### Aim
Please extract the listing below in full, keeping every line word for word.

### Available data

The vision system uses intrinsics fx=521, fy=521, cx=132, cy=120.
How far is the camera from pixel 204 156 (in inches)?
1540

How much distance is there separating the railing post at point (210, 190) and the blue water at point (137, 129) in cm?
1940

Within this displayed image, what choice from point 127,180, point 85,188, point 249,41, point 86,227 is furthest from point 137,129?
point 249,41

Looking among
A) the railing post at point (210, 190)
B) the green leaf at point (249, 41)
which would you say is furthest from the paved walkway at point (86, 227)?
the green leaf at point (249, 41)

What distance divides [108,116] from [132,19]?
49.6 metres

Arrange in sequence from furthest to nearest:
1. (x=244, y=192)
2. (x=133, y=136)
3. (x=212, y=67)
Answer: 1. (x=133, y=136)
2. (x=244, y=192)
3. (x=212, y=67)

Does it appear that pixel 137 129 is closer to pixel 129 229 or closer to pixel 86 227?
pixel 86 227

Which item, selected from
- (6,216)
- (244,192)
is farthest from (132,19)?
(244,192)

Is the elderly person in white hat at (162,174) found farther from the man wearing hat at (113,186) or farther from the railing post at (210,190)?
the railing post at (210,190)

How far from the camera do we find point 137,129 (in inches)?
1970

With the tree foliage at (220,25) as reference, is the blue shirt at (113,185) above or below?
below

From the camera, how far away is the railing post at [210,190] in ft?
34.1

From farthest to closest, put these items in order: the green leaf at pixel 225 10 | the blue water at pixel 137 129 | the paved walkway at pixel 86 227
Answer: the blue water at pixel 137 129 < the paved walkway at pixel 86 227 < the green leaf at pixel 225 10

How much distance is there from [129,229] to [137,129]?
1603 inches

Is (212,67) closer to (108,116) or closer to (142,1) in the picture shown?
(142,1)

### Output
The vision system uses intrinsics fx=521, fy=521, cx=132, cy=120.
How far is the camera from pixel 204 156 (in inches)?
1540

How much distance is there separating the railing post at point (210, 190) and the blue water at point (137, 129) in cm?
1940

Within this displayed image, what choice from point 127,180, point 85,188, point 249,41, point 86,227 is furthest from point 137,129?
point 249,41

Looking among
A) the railing post at point (210, 190)
B) the green leaf at point (249, 41)
which would you say is furthest from the paved walkway at point (86, 227)?
the green leaf at point (249, 41)

What distance divides [108,116] from [132,19]?
49.6 metres

Arrange in sequence from furthest to nearest:
1. (x=244, y=192)
2. (x=133, y=136)
3. (x=212, y=67)
Answer: 1. (x=133, y=136)
2. (x=244, y=192)
3. (x=212, y=67)

Does it appear that pixel 137 129 is closer to pixel 129 229 or closer to pixel 86 227?
pixel 86 227

Which item, selected from
- (6,216)
- (244,192)
is farthest from (132,19)?
(244,192)

Is the elderly person in white hat at (162,174) found farther from the man wearing hat at (113,186) or farther from the railing post at (210,190)?
the railing post at (210,190)

How far from the camera do we find point 137,129 (in inches)?
1970

With the tree foliage at (220,25) as reference, is the blue shirt at (113,185) above or below?
below

From the camera, how far away is the railing post at [210,190] in ft?
34.1

From farthest to closest, put these items in order: the green leaf at pixel 225 10 | the blue water at pixel 137 129 | the paved walkway at pixel 86 227
Answer: the blue water at pixel 137 129 < the paved walkway at pixel 86 227 < the green leaf at pixel 225 10

How much distance is there from [129,229] to [137,129]?
1603 inches

Is (212,67) closer to (108,116) or closer to (142,1) in the picture shown?
(142,1)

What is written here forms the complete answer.